EXERCISE BRIEF: Copy out, from the entries below, each line that holds the string "aussi".
(Beginning of LISTED ENTRIES)
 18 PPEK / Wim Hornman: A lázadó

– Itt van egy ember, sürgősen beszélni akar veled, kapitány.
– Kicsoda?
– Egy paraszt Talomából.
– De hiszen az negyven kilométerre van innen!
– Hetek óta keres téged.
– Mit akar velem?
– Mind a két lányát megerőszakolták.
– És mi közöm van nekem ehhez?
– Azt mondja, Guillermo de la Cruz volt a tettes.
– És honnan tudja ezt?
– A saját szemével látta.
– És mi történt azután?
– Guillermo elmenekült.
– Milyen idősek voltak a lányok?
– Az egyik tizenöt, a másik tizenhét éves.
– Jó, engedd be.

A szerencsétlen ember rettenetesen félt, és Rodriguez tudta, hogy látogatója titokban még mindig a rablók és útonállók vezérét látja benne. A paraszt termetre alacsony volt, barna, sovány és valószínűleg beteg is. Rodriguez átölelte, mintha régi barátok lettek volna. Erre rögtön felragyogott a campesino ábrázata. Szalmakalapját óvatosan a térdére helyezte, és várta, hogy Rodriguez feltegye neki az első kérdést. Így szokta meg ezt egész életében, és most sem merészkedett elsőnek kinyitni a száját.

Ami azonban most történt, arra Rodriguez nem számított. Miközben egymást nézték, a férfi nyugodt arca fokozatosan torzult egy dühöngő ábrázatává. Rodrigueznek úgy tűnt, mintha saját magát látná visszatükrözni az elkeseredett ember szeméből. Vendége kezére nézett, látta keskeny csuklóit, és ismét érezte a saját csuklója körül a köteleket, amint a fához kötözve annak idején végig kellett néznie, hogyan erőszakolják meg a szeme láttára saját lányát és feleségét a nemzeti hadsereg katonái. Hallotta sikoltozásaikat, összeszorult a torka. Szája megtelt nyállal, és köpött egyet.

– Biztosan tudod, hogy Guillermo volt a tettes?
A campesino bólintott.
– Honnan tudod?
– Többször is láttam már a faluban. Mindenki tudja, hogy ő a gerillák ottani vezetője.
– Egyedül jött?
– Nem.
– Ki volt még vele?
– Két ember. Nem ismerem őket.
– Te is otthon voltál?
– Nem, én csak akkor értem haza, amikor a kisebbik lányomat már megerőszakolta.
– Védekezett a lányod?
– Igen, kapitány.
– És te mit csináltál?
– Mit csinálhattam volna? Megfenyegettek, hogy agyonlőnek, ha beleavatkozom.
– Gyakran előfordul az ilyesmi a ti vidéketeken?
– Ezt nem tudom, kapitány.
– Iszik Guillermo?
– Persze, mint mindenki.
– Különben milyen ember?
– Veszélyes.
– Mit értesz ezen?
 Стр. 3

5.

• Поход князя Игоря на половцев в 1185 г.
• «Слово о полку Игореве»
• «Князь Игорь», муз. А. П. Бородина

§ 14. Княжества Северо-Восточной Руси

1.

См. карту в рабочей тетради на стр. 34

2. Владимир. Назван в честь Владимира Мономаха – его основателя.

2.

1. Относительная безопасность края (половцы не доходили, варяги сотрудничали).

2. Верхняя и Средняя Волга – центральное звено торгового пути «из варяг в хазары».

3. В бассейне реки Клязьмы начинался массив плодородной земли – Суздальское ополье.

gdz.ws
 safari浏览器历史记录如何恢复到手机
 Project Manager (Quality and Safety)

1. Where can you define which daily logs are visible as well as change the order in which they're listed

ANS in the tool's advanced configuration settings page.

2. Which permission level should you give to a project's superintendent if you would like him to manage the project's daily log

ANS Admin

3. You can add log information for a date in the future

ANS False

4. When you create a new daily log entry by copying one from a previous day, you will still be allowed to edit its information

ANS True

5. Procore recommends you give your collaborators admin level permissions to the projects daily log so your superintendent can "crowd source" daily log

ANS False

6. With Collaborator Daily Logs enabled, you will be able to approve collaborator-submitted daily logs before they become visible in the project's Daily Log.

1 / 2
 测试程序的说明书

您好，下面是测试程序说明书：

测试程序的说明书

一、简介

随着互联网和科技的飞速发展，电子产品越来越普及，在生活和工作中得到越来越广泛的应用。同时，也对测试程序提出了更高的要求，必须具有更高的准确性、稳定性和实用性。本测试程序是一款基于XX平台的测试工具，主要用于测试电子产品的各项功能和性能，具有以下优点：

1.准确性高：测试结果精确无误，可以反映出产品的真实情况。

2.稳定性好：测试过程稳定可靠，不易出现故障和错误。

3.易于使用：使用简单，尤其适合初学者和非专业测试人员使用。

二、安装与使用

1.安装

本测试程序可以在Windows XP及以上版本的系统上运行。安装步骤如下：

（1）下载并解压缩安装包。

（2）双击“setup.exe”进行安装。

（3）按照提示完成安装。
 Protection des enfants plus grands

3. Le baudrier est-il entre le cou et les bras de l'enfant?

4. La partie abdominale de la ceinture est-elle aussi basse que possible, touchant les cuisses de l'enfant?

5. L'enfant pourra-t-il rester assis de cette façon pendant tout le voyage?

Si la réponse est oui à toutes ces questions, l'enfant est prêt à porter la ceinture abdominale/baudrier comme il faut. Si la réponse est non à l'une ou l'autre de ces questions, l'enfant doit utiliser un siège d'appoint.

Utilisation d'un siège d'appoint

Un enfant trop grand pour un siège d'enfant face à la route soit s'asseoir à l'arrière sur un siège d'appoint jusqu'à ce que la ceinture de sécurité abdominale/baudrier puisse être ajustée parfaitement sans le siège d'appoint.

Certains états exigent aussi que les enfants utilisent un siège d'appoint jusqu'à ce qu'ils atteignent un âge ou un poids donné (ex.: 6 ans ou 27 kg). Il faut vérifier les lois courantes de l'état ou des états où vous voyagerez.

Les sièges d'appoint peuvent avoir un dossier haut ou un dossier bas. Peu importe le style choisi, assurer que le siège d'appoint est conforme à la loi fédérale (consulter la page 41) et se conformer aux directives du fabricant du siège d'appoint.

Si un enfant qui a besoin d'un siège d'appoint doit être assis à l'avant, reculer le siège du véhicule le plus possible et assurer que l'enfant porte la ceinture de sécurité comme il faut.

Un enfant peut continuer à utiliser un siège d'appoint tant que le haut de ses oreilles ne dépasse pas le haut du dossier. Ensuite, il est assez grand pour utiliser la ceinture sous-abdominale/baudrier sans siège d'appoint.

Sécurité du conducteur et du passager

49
(End of LISTED ENTRIES)
ANSWER SPACE:
4. La partie abdominale de la ceinture est-elle aussi basse que possible, touchant les cuisses de l'enfant?
Certains états exigent aussi que les enfants utilisent un siège d'appoint jusqu'à ce qu'ils atteignent un âge ou un poids donné (ex.: 6 ans ou 27 kg). Il faut vérifier les lois courantes de l'état ou des états où vous voyagerez.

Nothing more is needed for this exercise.